Im (neuen) Mittelpunkt des Interesses: das Shorthanded-Segeln. Der Begriff kommt aus dem Englischen, wo „hand“ auch als Synonym für ein Crew-Mitglied an Bord steht (eine Hand fürs Boot, die andere für sich). So kam zum Beispiel in der „Verdeutschung“ der Begriff „einhand“ fürs Solosegeln zustande und shorthanded bedeutet entsprechend „mit kleiner Crew“. Meist sind damit Zwei-Personen-Bootsbesatzungen gemeint.
Stand noch bis vor Kurzem in Europa, den USA, Asien und down under in Australien und Neuseeland Seesegeln – Fahrtensegeln häufig, Seeregatta-Segeln nahezu immer – in Verbindung mit größeren Crews, tendiert seit einigen Jahren die Crew-Stärke und analog dazu die Bootsgröße in beiden Seesegel-Kategorien deutlich gen Solo- und „Segeln zu zweit“.

→ Zu bearbeitende Aufgabe
Nennen Sie alle Kontinente und Länder, die im Text zum Shorthanded-Segeln namentlich genannt werden.

→ Daten zur Auswertung

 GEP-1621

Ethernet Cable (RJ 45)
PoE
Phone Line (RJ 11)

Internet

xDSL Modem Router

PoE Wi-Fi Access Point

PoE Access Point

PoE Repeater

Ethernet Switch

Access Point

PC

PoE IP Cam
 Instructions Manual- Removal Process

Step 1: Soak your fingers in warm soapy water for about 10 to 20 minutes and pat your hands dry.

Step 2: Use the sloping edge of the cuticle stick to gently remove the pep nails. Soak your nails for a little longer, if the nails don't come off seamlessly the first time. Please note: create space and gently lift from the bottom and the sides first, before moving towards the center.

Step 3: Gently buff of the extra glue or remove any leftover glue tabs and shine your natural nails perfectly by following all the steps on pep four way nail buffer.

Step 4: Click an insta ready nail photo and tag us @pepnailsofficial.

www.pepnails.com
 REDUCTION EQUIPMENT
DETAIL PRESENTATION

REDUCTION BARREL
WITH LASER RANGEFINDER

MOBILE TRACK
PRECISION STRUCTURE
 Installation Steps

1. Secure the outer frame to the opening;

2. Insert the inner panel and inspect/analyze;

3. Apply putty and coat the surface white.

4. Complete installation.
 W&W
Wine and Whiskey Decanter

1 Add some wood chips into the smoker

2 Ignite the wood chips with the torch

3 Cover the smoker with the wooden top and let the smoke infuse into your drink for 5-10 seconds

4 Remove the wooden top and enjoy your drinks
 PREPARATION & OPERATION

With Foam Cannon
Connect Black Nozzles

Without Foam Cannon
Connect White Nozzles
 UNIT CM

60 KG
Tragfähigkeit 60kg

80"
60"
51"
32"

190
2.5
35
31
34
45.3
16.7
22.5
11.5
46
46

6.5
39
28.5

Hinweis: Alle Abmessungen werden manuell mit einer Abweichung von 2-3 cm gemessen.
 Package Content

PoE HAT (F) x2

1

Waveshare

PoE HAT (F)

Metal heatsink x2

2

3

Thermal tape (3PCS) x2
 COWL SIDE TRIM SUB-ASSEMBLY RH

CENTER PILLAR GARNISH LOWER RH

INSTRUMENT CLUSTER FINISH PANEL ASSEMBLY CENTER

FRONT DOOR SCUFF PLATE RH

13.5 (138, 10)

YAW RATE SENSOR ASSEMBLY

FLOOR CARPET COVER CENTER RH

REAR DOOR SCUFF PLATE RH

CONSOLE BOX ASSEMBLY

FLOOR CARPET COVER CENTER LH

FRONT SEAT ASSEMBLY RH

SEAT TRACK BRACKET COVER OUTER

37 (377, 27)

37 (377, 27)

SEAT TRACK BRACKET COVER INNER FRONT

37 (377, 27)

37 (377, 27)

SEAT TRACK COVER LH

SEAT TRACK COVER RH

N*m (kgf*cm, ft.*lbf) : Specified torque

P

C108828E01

→ Ergebnis
Europa, USA, Asien, Australien, Neuseeland